A pasito de hormiga se avanza más

Erasmo Calzadilla

Foto: Caridad

Quiero con esta entrada contribuir en algo al renacimiento de la cultura de los psicoviajes, eclipsada por el puritanismo, el miedo a lo desconocido y la racionalidad convertida en ceguera.

Un psicoviaje es, como el nombre lo indica, un viaje psíquico. Algunos lo asocian con alucinaciones y drogas, pero como a eso que llaman “Realidad” es resultado de una interpretación, entonces no hay más remedio que admitir que siempre estamos psicoviajando.

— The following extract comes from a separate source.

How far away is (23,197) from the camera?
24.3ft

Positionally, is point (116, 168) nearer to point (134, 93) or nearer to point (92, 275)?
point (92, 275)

Entre todos los tipos de psicoviajes me referiré a esos que exploran zonas desconocidas de nuestra mente y nos despiertan de la inocencia convirtiendonos en psicoviajeros autoconscientes. El combustible para semejante tour es suministrado por ciertas “sustancia” o actividades físicas especiales; otros prescinden de estas.

Un psicoviaje mediado por enteógenos no es pues un estado morbido donde las alucinaciones se confunden con la realidad. Más se parece a una tormenta mental que desarticula las estructura psíquica arrasando con nuestras más firmes certezas y hasta con la idea que tenemos de nuestra identidad.

A primera vista parece fatal, y puede llegar a serlo si no se está preparado, sin embargo solo después del derrumbe ceden las puertas a un mundo tan increible (desde este lado), íntimo y maravilloso que los primerisos suelen decir ¡¿Cómo es posible que hasta hoy viviera ajeno a él?!

A no ser que el pánico nos paralice la desorientación forma parte del encanto de un psicoviaje; pero si la demolición fue demasiado drástica podríamos no encontrar el camino de regreso durante un rato, una temporada, o quizás para siempre. Resulta peligroso consumir “sustancias” con mucho poder o en dosis altas; ellas nos elevarían tanto tanto que luego la caida…

También suele ocurrir que a consecuencia de la tormenta psíquica maduren aceleradamente ciertas áreas de la mente mientras que otras queden rezagadas. Entonces a la vuelta sentimos nostalgia de haber perdido la inocencia, y temor (no infundado) de no volver a ser la misma persona. Otra vez aquí familiarizarse con el enteógeno nos puede ayudar a aterrizar tan cerca de la pista como queramos.

Para no extenderme; creo que la mejor (al menos la menos peligrosa) manera de explorar nuestro propio yo (hacia fundirnos con el no yo) es mediante pequeñas, recurrentes, disfrutables y nada traumáticas incursiones. De esta forma el tránsito en ambos sentidos se vuelve algo tan natural y cotidiano que las fronteras mismas se van esfumando, de manera controlada y suave.